К нему уже заглядывали. Долее тянуть стало немочно. Он встал, перекрестил себя; вдруг и нежданно, глубоко, от души, произнёс по-гречески старинные врачующие душу слова: «В руце твои предаю дух свой!» Вышел в приёмный покой. Те уже ждали. Осанистый благообразный старец, Кузьма Твердиславль, знакомец ещё по Новгороду, - его первого приметил Феогност в толпе гостей и слуг митрополичьих, - и второй, молодой, высокий и статный. Видимо, он и есть Варфоломей Остафьев, сын тысяцкого! - догадался Феогност. Василия Калику он сперва не узрел. Уже когда те двое с поклонами расступились, вышел из-за них третий, невысокий ростом, сухощавый, улыбчивый, с удивительно живыми, какими-то разом и детскими и мудрыми глазами, в лёгкой бороде и сам весь лёгкий, подбористый, точно странник, осенённый благодатию. Вышел - и незримо отодвинул всех прочих посторонь. И голос был у него такой же, под стать облику, не старый и не юный, а - как вода - весёлый голос, и речь стремительная, складно-простая. И что-то сказал: про дорогу, труды, красоту земную, осельную, и стало хорошо, просто стало. И страхи ночные кончились. Не знал ещё, что решит, но уже понял: что бы ни решилось теперь, всё будет на добро!
Был молебен. Была долгая многолюдная трапеза. И вот настало то, чего Феогност начал уже вновь страшиться, - они наконец остались одни. Он и Василий Калика. Весь напрягшись, Феогност ожидал, что тот с первых же слов заговорит о Литве и плесковичах.
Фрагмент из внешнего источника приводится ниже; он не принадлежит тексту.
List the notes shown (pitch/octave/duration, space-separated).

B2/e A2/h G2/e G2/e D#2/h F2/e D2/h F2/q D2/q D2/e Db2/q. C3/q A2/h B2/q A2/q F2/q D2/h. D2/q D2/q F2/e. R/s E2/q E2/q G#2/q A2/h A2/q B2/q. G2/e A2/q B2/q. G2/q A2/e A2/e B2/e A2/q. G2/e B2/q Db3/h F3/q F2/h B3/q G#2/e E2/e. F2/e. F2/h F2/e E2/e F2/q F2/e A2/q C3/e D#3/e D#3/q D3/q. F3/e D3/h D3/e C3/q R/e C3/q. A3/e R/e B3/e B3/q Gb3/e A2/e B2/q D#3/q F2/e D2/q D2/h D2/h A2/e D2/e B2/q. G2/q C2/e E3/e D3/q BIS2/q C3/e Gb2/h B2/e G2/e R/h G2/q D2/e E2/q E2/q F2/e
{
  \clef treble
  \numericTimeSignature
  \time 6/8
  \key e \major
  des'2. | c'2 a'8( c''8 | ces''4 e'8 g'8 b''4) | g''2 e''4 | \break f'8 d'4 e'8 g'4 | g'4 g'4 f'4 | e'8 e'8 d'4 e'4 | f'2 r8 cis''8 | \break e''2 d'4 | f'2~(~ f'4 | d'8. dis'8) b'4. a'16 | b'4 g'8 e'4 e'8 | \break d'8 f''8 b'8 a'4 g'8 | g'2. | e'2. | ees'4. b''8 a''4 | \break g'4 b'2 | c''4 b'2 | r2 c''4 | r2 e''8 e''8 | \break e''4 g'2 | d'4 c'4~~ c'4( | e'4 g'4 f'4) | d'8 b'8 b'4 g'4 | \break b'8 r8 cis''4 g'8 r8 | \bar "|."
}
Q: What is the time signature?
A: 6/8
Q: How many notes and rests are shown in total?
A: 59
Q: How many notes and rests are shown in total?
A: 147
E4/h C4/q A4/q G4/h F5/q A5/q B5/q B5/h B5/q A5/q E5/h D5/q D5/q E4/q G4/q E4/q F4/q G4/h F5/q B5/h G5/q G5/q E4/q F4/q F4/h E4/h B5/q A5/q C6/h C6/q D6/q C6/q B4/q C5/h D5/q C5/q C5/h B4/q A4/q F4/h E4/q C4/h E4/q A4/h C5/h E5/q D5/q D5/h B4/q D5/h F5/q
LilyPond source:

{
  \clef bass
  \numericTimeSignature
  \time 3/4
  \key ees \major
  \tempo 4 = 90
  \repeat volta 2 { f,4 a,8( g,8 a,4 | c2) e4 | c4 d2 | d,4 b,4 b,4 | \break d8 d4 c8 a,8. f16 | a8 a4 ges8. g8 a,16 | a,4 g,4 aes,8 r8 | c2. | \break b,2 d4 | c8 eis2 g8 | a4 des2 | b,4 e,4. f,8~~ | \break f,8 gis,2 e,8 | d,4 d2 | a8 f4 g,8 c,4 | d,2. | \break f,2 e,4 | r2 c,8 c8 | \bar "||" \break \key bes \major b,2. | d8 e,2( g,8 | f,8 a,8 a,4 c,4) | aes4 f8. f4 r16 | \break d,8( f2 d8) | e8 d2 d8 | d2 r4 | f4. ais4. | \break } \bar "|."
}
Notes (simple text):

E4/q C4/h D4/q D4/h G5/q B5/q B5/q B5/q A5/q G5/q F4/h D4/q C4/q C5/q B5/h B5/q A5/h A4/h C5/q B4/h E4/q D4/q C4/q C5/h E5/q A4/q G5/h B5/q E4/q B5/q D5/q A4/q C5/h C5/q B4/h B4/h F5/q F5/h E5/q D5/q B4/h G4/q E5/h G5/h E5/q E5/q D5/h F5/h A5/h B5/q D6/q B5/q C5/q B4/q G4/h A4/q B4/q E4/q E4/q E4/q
Но Василий мягко и как-то незаметно, не нарочито совсем, стал сказывать о Новом Городе, о волости Новогородской, о землях полуночных, о мореходцах (он произносил ноновогородски: «мореходчи»), о чудесах далёких морей, и говорил так легко и складно, что Феогност невольно заслушался, забыв на малый час всё то сложно-грозное и неразрешимое, что вступило в митрополичьи палаты вместе с этим лёгким ясноглазым пришельцем.